On Thu, 2022-11-03 at 00:46 +0000, Sean Christopherson wrote:
> On Wed, Nov 02, 2022, Robert Hoo wrote:
> > vDSO getcpu() has been in Kernel since 2.6.19, which we can assume
> > generally available.
> > Use vDSO getcpu() to reduce the overhead, so that vcpu thread
> > stalls less
> > therefore can have more odds to hit the race condition.
> > 
> > Fixes: 0fcc102923de ("KVM: selftests: Use getcpu() instead of
> > sched_getcpu() in rseq_test")
> > Signed-off-by: Robert Hoo <robert.hu@xxxxxxxxxxxxxxx>
> > ---
> 
> ...
> 
> > @@ -253,7 +269,7 @@ int main(int argc, char *argv[])
> >  			 * across the seq_cnt reads.
> >  			 */
> >  			smp_rmb();
> > -			sys_getcpu(&cpu);
> > +			vdso_getcpu(&cpu, NULL, NULL);
> >  			rseq_cpu = rseq_current_cpu_raw();
> >  			smp_rmb();
> >  		} while (snapshot != atomic_read(&seq_cnt));
> 
> Something seems off here.  Half of the iterations in the migration
> thread have a
> delay of 5+us, which should be more than enough time to complete a
> few getcpu()
> syscalls to stabilize the CPU.
> 
The migration thread delay time is for the whole vcpu thread loop, not
just vcpu_run(), I think.

for (i = 0; !done; i++) {
		vcpu_run(vcpu);
		TEST_ASSERT(get_ucall(vcpu, NULL) == UCALL_SYNC,
			    "Guest failed?");
...
		do {
			...
			vdso_getcpu(&cpu, NULL, NULL);
			rseq_cpu = rseq_current_cpu_raw();
			...
		} while (snapshot != atomic_read(&seq_cnt));

...
	}

> Has anyone tried to figure out why the vCPU thread is apparently
> running slow?
> E.g. is KVM_RUN itself taking a long time, is the task not getting
> scheduled in,
> etc...  I can see how using vDSO would make the vCPU more efficient,
> but I'm
> curious as to why that's a problem in the first place.

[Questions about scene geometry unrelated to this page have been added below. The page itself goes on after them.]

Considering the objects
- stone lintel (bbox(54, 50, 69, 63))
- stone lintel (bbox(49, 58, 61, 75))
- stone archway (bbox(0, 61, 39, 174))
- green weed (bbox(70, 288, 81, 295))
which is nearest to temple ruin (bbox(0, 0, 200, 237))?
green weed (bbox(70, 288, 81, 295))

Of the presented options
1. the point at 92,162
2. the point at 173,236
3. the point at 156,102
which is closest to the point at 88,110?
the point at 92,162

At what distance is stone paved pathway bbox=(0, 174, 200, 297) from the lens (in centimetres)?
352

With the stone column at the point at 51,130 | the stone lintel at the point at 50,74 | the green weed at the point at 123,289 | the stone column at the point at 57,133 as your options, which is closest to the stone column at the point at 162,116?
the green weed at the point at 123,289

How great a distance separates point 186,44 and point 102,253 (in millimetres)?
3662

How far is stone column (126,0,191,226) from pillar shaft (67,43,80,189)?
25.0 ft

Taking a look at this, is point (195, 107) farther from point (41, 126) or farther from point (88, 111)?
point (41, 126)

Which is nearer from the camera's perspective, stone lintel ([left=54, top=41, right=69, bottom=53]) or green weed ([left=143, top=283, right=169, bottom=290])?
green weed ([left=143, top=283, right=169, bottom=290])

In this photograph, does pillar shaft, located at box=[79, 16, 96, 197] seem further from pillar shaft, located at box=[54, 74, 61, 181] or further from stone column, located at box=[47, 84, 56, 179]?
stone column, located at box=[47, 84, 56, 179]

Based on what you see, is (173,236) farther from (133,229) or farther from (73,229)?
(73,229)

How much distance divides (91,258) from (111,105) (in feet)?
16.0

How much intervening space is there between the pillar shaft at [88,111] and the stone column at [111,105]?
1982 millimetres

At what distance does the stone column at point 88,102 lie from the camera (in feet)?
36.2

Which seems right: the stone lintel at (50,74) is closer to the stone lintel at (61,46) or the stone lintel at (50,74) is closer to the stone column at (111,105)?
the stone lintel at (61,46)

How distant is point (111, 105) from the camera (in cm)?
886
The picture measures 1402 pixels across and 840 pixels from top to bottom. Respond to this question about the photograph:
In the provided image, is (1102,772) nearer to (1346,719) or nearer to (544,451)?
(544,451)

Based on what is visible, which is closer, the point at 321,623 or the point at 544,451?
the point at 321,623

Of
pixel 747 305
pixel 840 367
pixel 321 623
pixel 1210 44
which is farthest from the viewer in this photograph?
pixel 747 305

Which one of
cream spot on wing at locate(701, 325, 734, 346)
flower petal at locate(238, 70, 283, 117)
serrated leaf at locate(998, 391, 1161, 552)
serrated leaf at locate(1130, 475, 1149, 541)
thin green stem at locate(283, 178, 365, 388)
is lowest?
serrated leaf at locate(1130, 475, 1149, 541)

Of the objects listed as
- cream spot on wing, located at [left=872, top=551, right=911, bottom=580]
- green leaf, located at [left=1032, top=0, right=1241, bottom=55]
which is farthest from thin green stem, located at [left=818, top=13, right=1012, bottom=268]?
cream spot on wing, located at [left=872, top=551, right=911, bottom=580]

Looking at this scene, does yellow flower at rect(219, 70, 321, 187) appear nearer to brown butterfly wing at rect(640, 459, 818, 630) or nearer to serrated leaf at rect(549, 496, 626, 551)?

Yes, it should be the first-place problem.
But firstly, it's the whole for(){} loop taking more time than before,
that increment can be attributed to those key sub-calls, e.g.
vcpu_run(), get_ucall(), getcpu(), rseq_current_cpu_raw().

Though vcpu_run() should have first attention, reduce others' time
spending also helps.

BTW, I find that x86 get_ucall() have a more vcpu ioctl
(vcpu_regs_get()) than aarch64's, this perhaps explains a little why
the for(){} loop is heavier than aarch64.

uint64_t get_ucall(struct kvm_vcpu *vcpu, struct ucall *uc)
@@ -43,12 +95,14 @@
 	if (uc)
 		memset(uc, 0, sizeof(*uc));
 
-	if (run->exit_reason == KVM_EXIT_IO && run->io.port ==
UCALL_PIO_PORT) {
-		struct kvm_regs regs;
-
-		vcpu_regs_get(vcpu, &regs);
-		memcpy(&ucall, addr_gva2hva(vcpu->vm,
(vm_vaddr_t)regs.rdi),
-		       sizeof(ucall));
+	if (run->exit_reason == KVM_EXIT_MMIO &&
+	    run->mmio.phys_addr == (uint64_t)ucall_exit_mmio_addr) {
+		vm_vaddr_t gva;
+
+		TEST_ASSERT(run->mmio.is_write && run->mmio.len == 8,
+			    "Unexpected ucall exit mmio address
access");
+		memcpy(&gva, run->mmio.data, sizeof(gva));
+		memcpy(&ucall, addr_gva2hva(vcpu->vm, gva),
sizeof(ucall));

> 
> Anyways, assuming there's no underlying problem that can be solved,
> the easier
> solution is to just bump the delay in the migration thread.  As per
> its gigantic
> comment, the original bug reproduced with up to 500us delays, so
> bumping the min
> delay to e.g. 5us is acceptable.  If that doesn't guarantee the vCPU
> meets its
> quota, then something else is definitely going on.